Protecting cardiomyocytes from hypoxia-reoxygenation injury, empaglifozin and liraglutide alone or in combination?
J Basic Clin Physiol Pharmacol · 2024
Last updated 2026-05-28In lab tests using heart muscle cells, two diabetes drugs—empagliflozin and liraglutide—reduced damage caused by low oxygen followed by normal oxygen levels. The combination of both drugs worked better than either alone, showing the greatest improvement in cell survival and function.

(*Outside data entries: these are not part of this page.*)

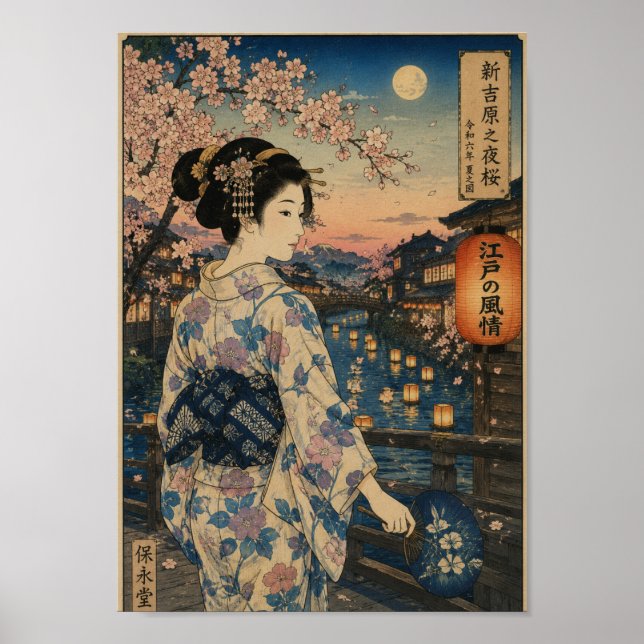 Night Sakura of Shin-Yoshiwara Poster (Front)
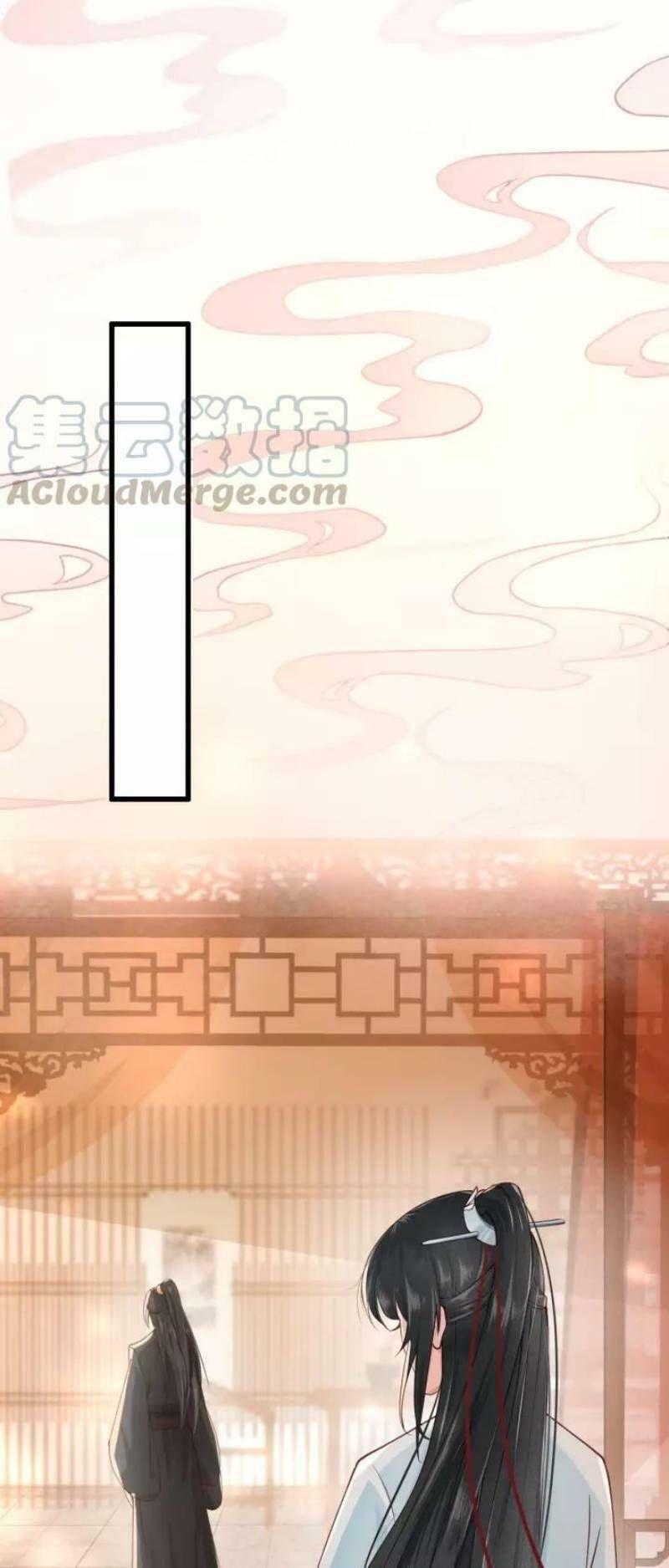 Đông Cung Giai Hạ Tù: Chapter 13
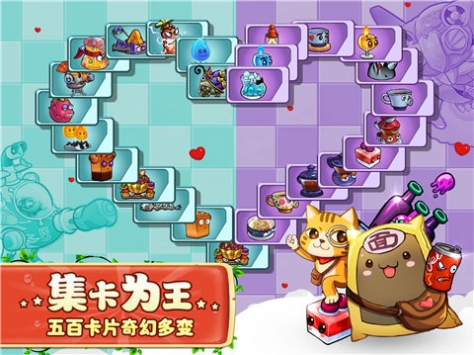 美食大战老鼠官网版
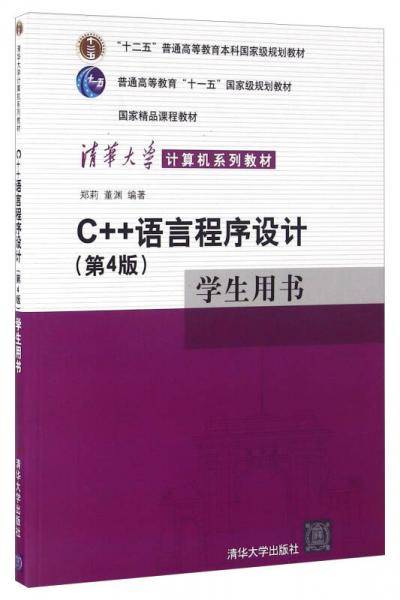 C++语言程序设计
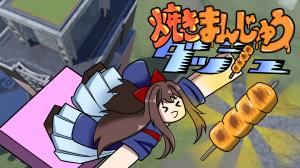 Aサムネ(焼きまんじゅうダッシュ)画像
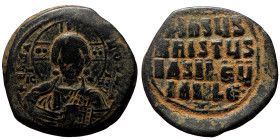 Anonymous. Class A2. Basil II and Constantine VIII, AE, Follis. (Bronze, 10.65 g. 29mm.) Constantinopole. Anonymous. Class A2. 976-1025 AD.
Obv: [+ЄMM...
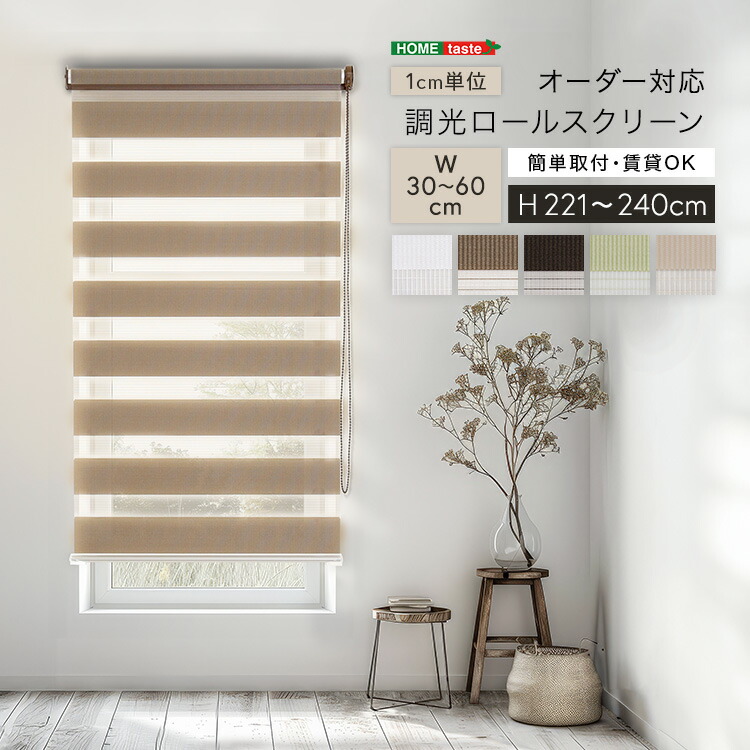1cm単位のオーダー対応！　調光ロールスクリーン　幅30～60cm×高さ221～240cm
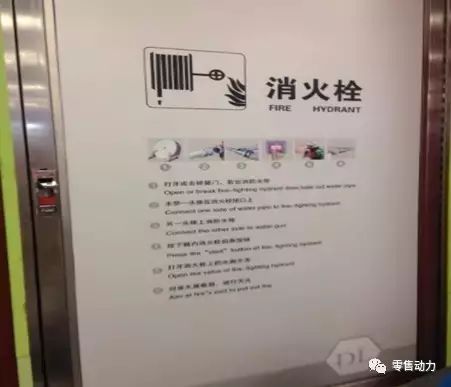 顾客导向是什么意思_以顾客为导向，胖东来的服务创新之路_顾客导向产品导向
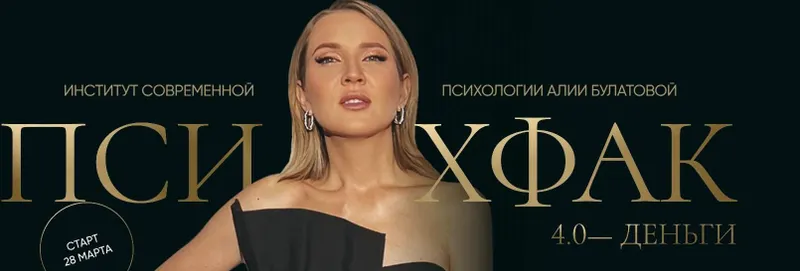 Скачать курс «Психфак 4.0 Деньги (Алия Булатова)» — слив курса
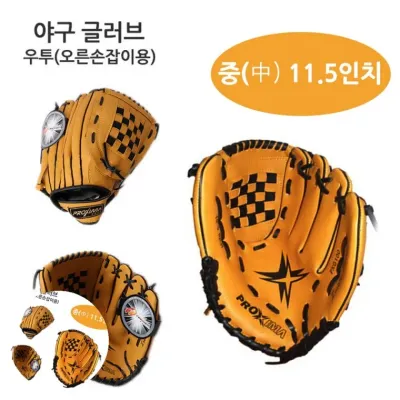 야구용품 야구우투글러브 청소년글러브 캐치볼글러브 캐치볼우투글러브 야구글러브 11.5인치 중 우투 오른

AI summary of the abstract below.
| Journal | J Basic Clin Physiol Pharmacol, 2024 |
|---|---|
| Citations | 2 |
| Relative citation ratio | 0.50 |
| NIH percentile | 29 |
| Molecules | liraglutide |
| Conditions studied | Heart Failure |
Abstract
OBJECTIVES: Empagliflozin, a sodium-dependent glucose co-transporter 2 (SGLT2) inhibitor, and liraglutide, a GLP-1 receptor (GLP-1R) agonist, are commonly recognized for their cardiovascular benefits in individuals with type 2 diabetes (T2D). In prior studies, we have demonstrated that both drugs, alone or in combination, were able to protect cardiomyocytes from injury induced by diabetes. Mechanistic investigations also suggested that the cardioprotective effect may be independent of diabetes In this study, we utilized a hypoxia-reoxygenation (H/R) model to investigate the cardiovascular benefits of SGLT2 inhibitor empagliflozin and GLP-1 receptor (GLP-1R) agonist liraglutide, both alone and in combination, in the absence of T2D. Our hypothesis was that empagliflozin and liraglutide, either individually or in combination, would demonstrate cardioprotective properties against H/R-induced injury, with an additive and/or synergistic effect anticipated from combination therapy.
METHODS: In this study, the cardiac muscle cell line, HL-1 cells, were treated with vehicle, empagliflozin, liraglutide, or a combination of the two drugs. The cells were then subjected to a hypoxia-reoxygenation (H/R) protocol, consisting of 1 h of hypoxia followed by 24 h of reoxygenation. The effects of the treatments on cytotoxicity, oxidative stress, endothelial nitric oxide synthase (eNOS) activity, phospho-protein kinase C (PKC) beta and phospho-eNOS (Thr) expression were subsequently evaluated at the end of the treatments.
RESULTS: We found that H/R increased cytotoxicity and reduces eNOS activity, empagliflozin, liraglutide or combination treatment attenuated some or all of these effects with the combination therapy showing the greatest improvement.
CONCLUSIONS: Empagliflozin, liraglutide or combination of these two have cardioprotective effect regardless of diabetes. Cardioprotective effects of SGLT2 inhibitor and GLP-1R agonist is additive and synergistic.